Collected data
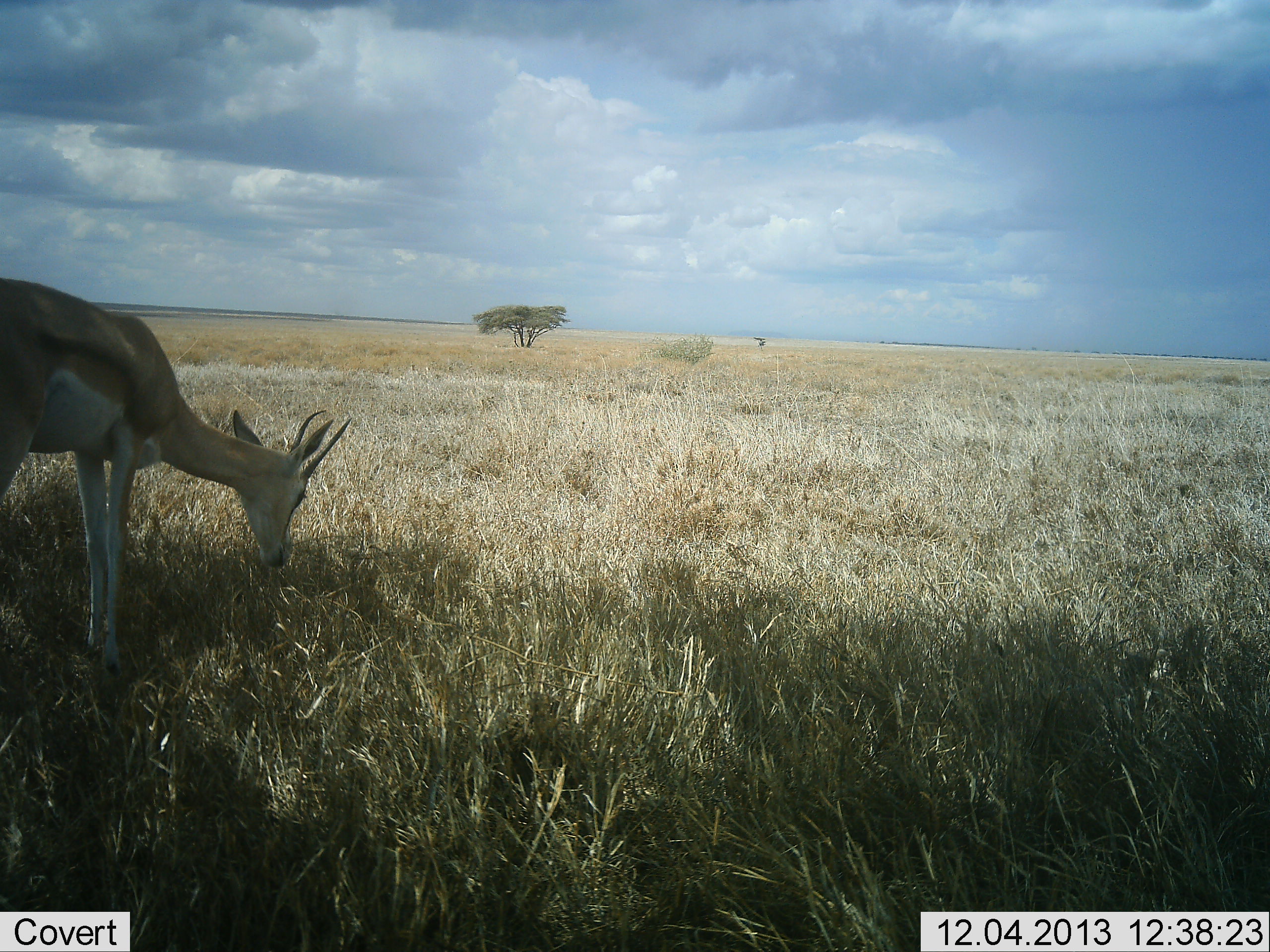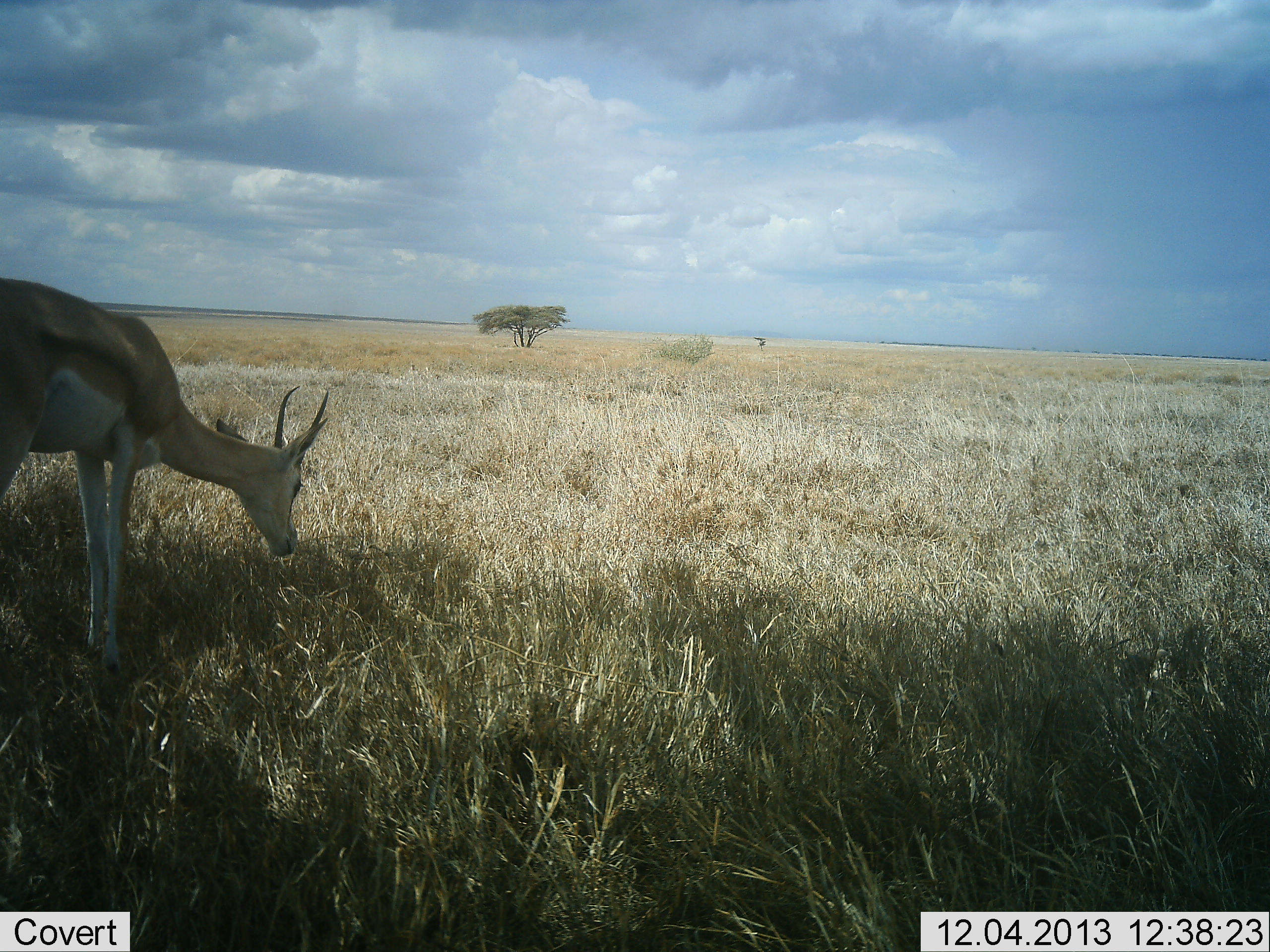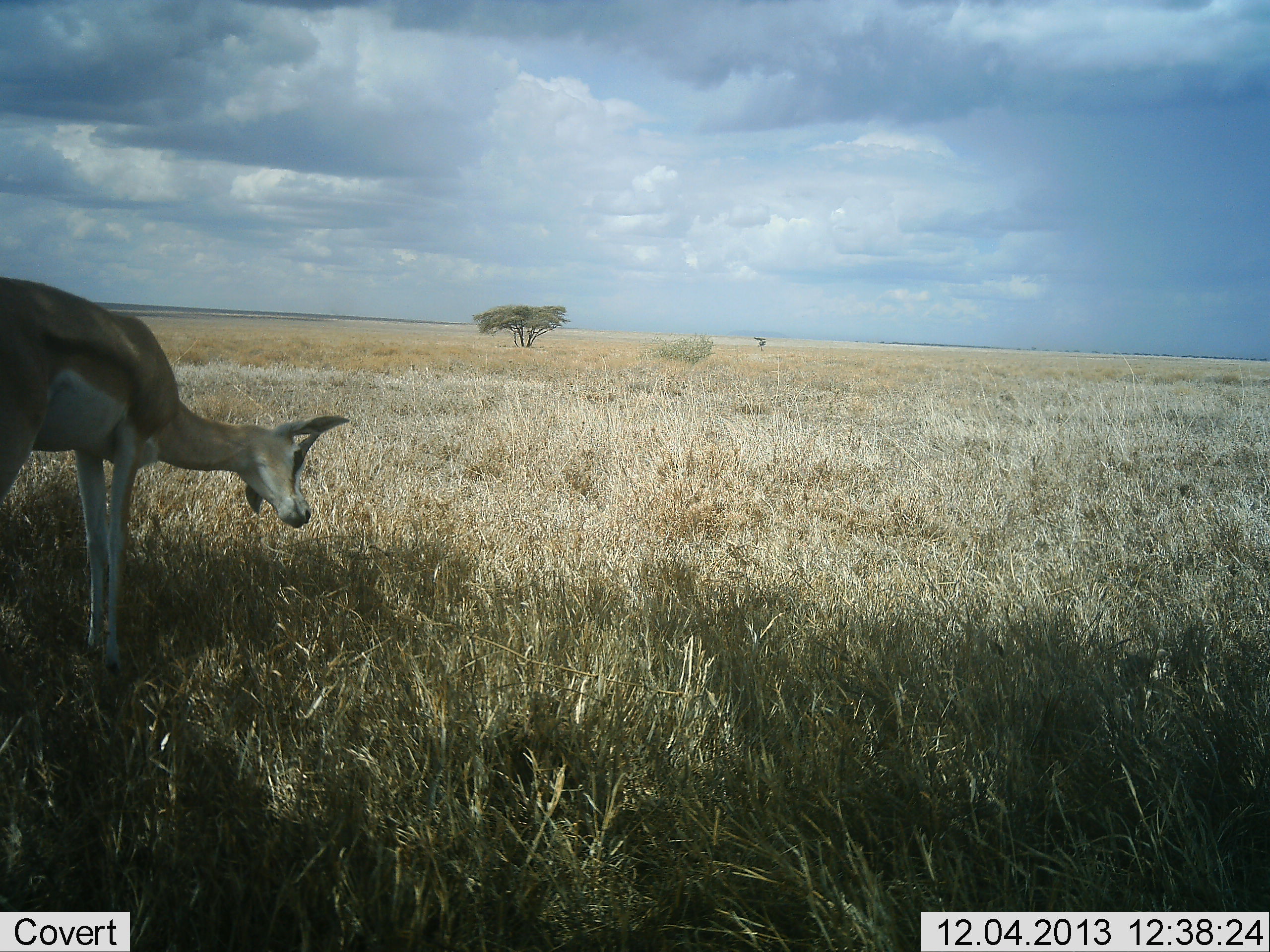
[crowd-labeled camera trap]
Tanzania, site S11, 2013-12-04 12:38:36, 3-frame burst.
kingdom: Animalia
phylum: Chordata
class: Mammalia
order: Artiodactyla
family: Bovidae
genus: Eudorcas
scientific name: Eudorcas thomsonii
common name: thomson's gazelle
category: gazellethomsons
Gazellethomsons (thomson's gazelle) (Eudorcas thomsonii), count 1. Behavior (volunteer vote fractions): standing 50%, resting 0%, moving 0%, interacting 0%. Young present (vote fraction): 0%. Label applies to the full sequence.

• [YOUR GOAL] Where a record holds a picture, leave the picture out and restate the rest word for word.

• [ANSWER BOX]
[crowd-labeled camera trap]
Tanzania, site S11, 2013-12-04 12:38:36, 3-frame burst.
kingdom: Animalia
phylum: Chordata
class: Mammalia
order: Artiodactyla
family: Bovidae
genus: Eudorcas
scientific name: Eudorcas thomsonii
common name: thomson's gazelle
category: gazellethomsons
Gazellethomsons (thomson's gazelle) (Eudorcas thomsonii), count 1. Behavior (volunteer vote fractions): standing 50%, resting 0%, moving 0%, interacting 0%. Young present (vote fraction): 0%. Label applies to the full sequence.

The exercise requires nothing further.